Hubei, home of 58 million people and a GDP equal to that of Austria, became the sixth region in China to introduce a market to halt rapid growth in carbon emissions, blamed by scientists for causing climate change.
China is the world’s biggest-emitting nation, and Beijing wants to use markets to reduce its emissions per unit of GDP to 40-45 percent below 2005 levels by 2020.
In the first few minutes of trading, 210,000 permits cleared on a trading screen visible to guests at the launch ceremony.
The permits traded at 21 yuan ($3.38) each, the lowest in all six Chinese markets.
Hubei Energy Group, the biggest power generator in the province, sold 200,000 permits.
State-owned energy firms PetroChina and Huaneng bought 50,000 permits each, with Shell snapping up 20,000.
Those trades had been negotiated in advance, and are unlikely to reflect general market liquidity, which has been patchy in the other Chinese carbon schemes.
The Hubei government has issued 292.2 million permits to scheme participants for the first year of the scheme, according to a government document seen by Reuters last week, equal to 97 percent of their 2010 emissions.
The biggest company in the market will be Wuhan Iron and Steel, one of China’s largest metals producers, which has 28 facilities included.

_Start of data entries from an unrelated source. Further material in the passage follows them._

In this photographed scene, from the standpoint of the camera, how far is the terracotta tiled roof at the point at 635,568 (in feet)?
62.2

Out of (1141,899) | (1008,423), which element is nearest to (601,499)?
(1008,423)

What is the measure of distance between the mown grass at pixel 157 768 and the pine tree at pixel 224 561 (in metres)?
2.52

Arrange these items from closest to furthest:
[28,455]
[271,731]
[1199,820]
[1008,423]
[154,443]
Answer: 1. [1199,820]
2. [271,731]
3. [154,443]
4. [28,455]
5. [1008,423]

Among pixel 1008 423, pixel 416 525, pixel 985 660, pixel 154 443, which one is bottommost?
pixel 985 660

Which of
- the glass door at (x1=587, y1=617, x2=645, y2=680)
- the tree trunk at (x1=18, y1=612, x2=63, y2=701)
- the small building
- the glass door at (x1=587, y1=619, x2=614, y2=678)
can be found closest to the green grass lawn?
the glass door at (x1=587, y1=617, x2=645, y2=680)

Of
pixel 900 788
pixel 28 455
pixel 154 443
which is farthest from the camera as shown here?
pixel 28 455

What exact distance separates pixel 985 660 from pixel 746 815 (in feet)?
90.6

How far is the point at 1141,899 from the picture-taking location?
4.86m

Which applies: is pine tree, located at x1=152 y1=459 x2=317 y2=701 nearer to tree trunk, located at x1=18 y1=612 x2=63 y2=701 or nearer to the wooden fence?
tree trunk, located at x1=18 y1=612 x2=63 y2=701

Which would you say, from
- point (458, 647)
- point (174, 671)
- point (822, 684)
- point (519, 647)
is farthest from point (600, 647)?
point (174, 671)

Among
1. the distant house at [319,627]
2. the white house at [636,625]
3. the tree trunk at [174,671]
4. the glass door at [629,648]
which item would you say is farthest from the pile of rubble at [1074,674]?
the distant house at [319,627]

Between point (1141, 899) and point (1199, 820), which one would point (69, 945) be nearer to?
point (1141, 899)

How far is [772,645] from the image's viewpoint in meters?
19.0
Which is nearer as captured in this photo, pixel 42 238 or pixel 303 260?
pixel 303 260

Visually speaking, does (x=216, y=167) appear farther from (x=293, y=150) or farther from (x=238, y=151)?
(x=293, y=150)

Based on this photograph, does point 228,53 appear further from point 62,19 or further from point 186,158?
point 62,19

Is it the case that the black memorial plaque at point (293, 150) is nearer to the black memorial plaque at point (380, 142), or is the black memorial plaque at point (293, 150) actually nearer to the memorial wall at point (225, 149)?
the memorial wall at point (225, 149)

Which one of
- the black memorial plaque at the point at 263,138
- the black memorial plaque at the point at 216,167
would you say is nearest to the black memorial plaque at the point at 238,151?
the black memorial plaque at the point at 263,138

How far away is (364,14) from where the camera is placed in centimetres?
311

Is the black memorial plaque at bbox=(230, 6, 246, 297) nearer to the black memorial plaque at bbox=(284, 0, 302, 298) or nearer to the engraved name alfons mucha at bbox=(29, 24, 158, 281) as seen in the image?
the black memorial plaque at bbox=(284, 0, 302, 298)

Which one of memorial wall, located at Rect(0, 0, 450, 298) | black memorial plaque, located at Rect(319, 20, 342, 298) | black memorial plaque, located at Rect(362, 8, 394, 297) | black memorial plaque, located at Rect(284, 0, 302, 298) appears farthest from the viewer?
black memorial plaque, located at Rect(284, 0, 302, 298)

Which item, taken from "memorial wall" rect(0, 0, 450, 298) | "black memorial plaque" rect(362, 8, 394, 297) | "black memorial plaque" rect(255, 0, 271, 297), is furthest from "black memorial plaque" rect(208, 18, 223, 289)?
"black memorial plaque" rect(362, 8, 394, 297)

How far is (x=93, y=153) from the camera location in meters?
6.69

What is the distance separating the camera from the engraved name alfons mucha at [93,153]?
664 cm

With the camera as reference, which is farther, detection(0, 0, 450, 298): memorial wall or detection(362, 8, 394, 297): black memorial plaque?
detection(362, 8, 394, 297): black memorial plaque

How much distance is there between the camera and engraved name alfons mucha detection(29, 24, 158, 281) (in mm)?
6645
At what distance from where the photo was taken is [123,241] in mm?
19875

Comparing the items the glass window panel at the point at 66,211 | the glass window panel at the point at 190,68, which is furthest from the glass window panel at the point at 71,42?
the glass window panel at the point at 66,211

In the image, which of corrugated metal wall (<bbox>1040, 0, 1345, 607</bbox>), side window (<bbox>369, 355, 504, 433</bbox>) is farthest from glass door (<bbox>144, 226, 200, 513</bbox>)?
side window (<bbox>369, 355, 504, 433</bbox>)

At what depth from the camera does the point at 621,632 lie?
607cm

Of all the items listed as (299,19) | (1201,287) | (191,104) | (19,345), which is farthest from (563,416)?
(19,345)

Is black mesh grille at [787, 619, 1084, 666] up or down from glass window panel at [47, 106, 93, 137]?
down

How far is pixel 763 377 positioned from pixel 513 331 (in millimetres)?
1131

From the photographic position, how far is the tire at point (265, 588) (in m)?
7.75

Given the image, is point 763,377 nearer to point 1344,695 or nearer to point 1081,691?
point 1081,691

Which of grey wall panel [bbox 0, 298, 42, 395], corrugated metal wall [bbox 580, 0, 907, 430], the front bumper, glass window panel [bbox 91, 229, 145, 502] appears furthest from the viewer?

A further 7.8 million permits will be sold in government auctions, while 24 million have been set aside in reserves.
The first auction was held on Monday, when 2 million permits sold at 20 yuan each, the official minimum price.
Hubei firms can use offset credits, known as Chinese Certified Emissions Reductions (CCERs), to cover for up to 10 percent of their emissions, but are restricted to using credits from projects located in the province.